━━━ Page extract
The airborne laser would fire a Chemical Oxygen Iodine Laser, or COIL, invented at Phillips Lab in 1977. The laser’s fuel consists of the same chemicals found in hair bleach and Drano – hydrogen peroxide and potassium hydroxide – which are then combined with chlorine gas and water. The laser operates at an infrared wavelength of 1.315 microns, which is invisible to the eye. By recycling chemicals, building with plastics and using a unique cooling process, the COIL team was able to make the laser lighter and more efficient while – at the same time – increasing its power by 400 percent in five years.
The flight-weighted ABL module would be similar in performance and power levels to the multi-hundred kilowatt class COIL Baseline Demonstration Laser (BDL-2) module demonstrated by TRW in August 1996. As its name implies, though, it would be lighter and more compact than the earlier version due to the integration of advanced aerospace materials into the design of critical hardware components. For the operational ABL system, several modules would be linked together in series to achieve ABL’s required megawatt-class power level.
Atmospheric turbulence, which weakens and scatters the laser’s beam, is produced by fluctuations in air temperature [the same phenomenon that causes stars to twinkle]. Adaptive optics rely on a deformable mirror, sometimes called a rubber mirror, to compensate for tilt and phase distortions in the atmosphere. The mirror has 341 actuators that change at a rate of about a 1,000 per second.
The Airborne Laser is a Major Defense Acquisition Program. After the Concept Design Phase is complete, the ABL will enter the Program Definition and Risk Reduction (PDRR) Phase. The objective of the PDRR phase is to develop a cost effective, flexible airborne high energy laser system which provides a credible deterrent and lethal defensive capabilities against boosting theater ballistic missiles.
The ABL PDRR Program is intended to show high confidence system performance scalable to Engineering and Manufacturing Development (EMD) levels. The PDRR Program includes the design, development, integration, and testing of an airborne high-energy laser weapon system.
In May 1994, two contracts were awarded to develop fully operational ABL weapon system concepts and then derive ABL PDRR Program concepts that are fully traceable and scaleable EMD. A single contract team was selected to proceed with the development of the chosen PDRR concept beginning in November 1996. Successful development and testing of the laser module is one of the critical ‘exit criteria’ that Team ABL must satisfy to pass the program’s first ‘authority-to-proceed’ (ATP-1) milestone, scheduled for June 1998. Testing of the laser module is expected to be completed by April 1998.
━━━━━━
━━━ Provided records
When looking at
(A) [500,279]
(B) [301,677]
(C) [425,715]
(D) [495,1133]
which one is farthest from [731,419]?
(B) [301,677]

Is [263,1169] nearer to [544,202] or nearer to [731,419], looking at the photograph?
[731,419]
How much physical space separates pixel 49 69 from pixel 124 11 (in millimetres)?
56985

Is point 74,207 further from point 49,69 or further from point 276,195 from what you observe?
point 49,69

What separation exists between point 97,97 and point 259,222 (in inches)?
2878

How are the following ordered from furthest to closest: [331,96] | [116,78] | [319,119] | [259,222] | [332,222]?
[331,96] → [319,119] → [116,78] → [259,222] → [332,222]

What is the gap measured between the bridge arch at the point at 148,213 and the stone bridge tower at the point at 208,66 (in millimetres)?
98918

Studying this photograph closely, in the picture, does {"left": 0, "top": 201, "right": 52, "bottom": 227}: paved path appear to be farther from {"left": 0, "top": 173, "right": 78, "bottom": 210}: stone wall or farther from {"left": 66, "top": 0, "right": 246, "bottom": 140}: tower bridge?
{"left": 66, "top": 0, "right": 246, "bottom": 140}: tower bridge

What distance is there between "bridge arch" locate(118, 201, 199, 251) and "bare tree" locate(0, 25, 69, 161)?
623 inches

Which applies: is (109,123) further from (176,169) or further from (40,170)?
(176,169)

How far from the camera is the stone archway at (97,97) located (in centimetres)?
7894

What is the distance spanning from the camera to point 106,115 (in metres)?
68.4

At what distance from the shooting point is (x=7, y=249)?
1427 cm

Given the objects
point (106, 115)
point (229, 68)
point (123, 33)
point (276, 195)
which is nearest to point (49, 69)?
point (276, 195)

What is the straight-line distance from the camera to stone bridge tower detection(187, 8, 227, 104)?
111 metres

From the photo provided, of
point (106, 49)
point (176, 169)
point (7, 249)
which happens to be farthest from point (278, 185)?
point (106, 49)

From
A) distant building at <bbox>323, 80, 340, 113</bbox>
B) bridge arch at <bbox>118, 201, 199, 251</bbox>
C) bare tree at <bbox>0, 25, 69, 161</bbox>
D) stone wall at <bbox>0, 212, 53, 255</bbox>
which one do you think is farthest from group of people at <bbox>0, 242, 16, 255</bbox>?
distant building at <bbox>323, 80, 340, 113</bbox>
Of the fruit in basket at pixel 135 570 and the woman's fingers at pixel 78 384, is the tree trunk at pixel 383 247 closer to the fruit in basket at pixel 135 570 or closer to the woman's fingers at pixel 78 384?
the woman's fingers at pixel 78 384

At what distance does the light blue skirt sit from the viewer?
━━━━━━
**Short problem**.
According to the airborne laser excerpt, at what wavelength does the COIL laser operate?

**Answer to the problem**.
An infrared wavelength of 1.315 microns.